Figure 1 (taken from [3]) shows an example of how the performance of different types of algorithms evolves as the amount of training data increases.
Usually, in older or more traditional learning algorithms (such as linear regressions or logistic regressions) performance becomes stagnant or limited. This means that the learning curve flattens out, and the algorithm stops improving even with more data input [3].
On the other hand, if a small neural network (with a few hidden layers and units) is trained on the same supervised learning task, it is likely to achieve a small improvement, which can be even more considerable if a bigger (deeper) neural network is trained, increasing the complexity of the model [3].

There are some general approximations or rules that attempt to define objective values, such as in [2], where the authors mention that in 2016, it was established as a general rule that a supervised deep learning algorithm generally achieves acceptable performance using around 5000 examples per category.

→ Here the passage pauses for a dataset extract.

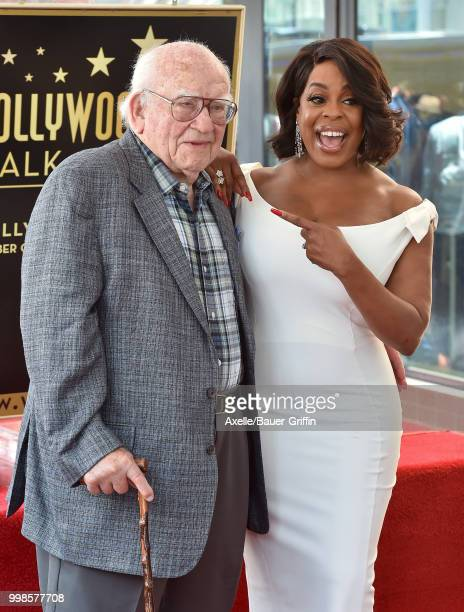 Actors Niecy Nash and Ed Asner attend the ceremony honoring Niecy Nash with star on the Hollywood Walk of Fame on July 11 2018 in Hollywood California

However, the reality is that it is very difficult or virtually impossible to determine in advance and with complete certainty the ideal size of a data set.
Some of the factors that influence the amount of data required to train a model and achieve good performance are:

● Complexity of the learning task. For example, when it comes to image classification, how different from each other are the classes or categories on which a model is to be trained, and under which context the captures are taken (amount of noise in the image).
● What data augmentation variants can be used on the data.
● If pre-trained models exist and the ability to use them (transfer learning). This means to use part of the weights of the trained models on a similar task.
● The type of input data, its dimension or size.
● Application of preprocessing tasks on the data (e.g., dimensionality reduction)
● The complexity of the used model, determined by its architecture.
● The quality of the data, which may affect performance if data present excessive noise or don’t include the necessary information to predict the desired outcome. It is important to replicate the training and implementation environments, meaning that the training data are similar in context to those that will be used as input when the model is deployed.

Overfitting is an indicator that can let us know if further data collection is required. However, and more so if increasing the size of the data is complex due to the nature of the problem, it is possible to use some strategies beforehand to improve the generalization of the model, such as the use of pre-trained models (transfer learning), reducing the complexity of the model, or incorporating regularization strategies.

In conclusion, while it is true that perhaps one of the safest ways to improve the performance of an algorithm is by training a large model (a deep network) on a large amount of data, it is important to analyze each case promptly, possess a good initial size of training data (having certain general rules as a starting point), of quality and consistent with the objective task, knowing full well that the optimal number for the expected performance will ultimately be influenced by several factors.

References
[1] Francois, Chollet. Deep learning with Python” (2017).
[2] Goodfellow, Ian, Yoshua Bengio, and Aaron Courville. Deep learning. MIT press, 2016.
[3] Ng, A. Machine learning yearning: Technical strategy for ai engineers in the era of deep learning. (2019).